Nigerian church massacre victims suffer injuries

A doctor at the local hospital said on Monday that a range of weapons were being used by the unknown assailants, and victims of an attack on a Catholic church in Nigeria suffered lacerations, bullet wounds and blast injuries.

At least 50 people including children were killed in the attack on St Francis Catholic Church in the town of Owo, which took place during Sunday mass, according to media reports. A death toll has yet to be released by the police.

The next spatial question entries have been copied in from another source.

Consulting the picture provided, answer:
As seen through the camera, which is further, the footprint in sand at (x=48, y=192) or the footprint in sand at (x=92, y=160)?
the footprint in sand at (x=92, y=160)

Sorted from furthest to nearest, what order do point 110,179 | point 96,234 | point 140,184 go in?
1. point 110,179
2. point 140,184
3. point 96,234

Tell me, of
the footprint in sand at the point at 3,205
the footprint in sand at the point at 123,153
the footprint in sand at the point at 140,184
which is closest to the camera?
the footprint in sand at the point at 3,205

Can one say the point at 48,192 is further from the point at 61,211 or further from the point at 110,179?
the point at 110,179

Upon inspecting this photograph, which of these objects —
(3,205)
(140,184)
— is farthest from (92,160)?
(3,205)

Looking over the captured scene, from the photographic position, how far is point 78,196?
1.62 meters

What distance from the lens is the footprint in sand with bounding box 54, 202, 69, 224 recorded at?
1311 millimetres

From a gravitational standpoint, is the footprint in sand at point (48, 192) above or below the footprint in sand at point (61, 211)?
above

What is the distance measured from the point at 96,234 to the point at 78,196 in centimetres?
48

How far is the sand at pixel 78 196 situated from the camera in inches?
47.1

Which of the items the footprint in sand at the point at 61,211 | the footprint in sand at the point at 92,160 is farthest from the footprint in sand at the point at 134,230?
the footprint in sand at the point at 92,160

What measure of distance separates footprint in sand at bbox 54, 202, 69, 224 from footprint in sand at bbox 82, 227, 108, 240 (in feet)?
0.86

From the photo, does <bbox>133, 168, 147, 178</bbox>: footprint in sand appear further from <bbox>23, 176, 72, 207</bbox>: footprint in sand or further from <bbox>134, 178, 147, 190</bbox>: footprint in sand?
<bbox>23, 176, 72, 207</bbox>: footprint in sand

Some 27 adult victims were receiving treatment in his department, some for life-threatening injuries, according to Dr Samuel Aluko, a registrar at the hospital. He said one woman had lost both legs.

He said the children were being treated elsewhere in the hospital, but he had no information about them.

Owo is located in Ondo State in southwest Nigeria, a part of the country that does not usually experience violent conflict over religion. The authorities haven't given any information about who carried out Sunday's atrocity and why.

The town was quiet on Monday, with many shops remaining closed. Security forces were visible on the streets, and helicopters passed overhead.

Nigeria has a lot of problems with violence and criminality in several areas, including Islamist insurgencies in the northeast, mass abductions for ransom in the northwest and crude oil smuggling in the far south. The massacre of Owo did not fit into any of the common categories.

The Yoruba ethnic group is split roughly equally between Muslims and Christians, which is why the southwest is home to them. The two communities usually cohabit peacefully.

An Owo resident said that some local people blamed the church massacre on members of the Hausa-Fulani ethnic group, who are predominantly Muslim and live mostly in northern Nigeria, with communities in other regions. There was no official confirmation of this rumour.

The resident, who did not wish to be named because of safety fears, said some local youths had wanted to launch a reprisal attack against Hausa-Fulani residents, but elders had managed to calm them down.

Pope Francis and Nigerian President Muhammadu Buhari were among those who expressed horror at the massacre.

There have been repeated outbreaks of violence between Muslims and Christians in other parts of Nigeria, including killings in churches and mosques.

Human rights groups that have looked at such incidents in depth have often found underlying factors other than religion, such as conflicts between farmers and herders that overlap with ethnic and religious divides.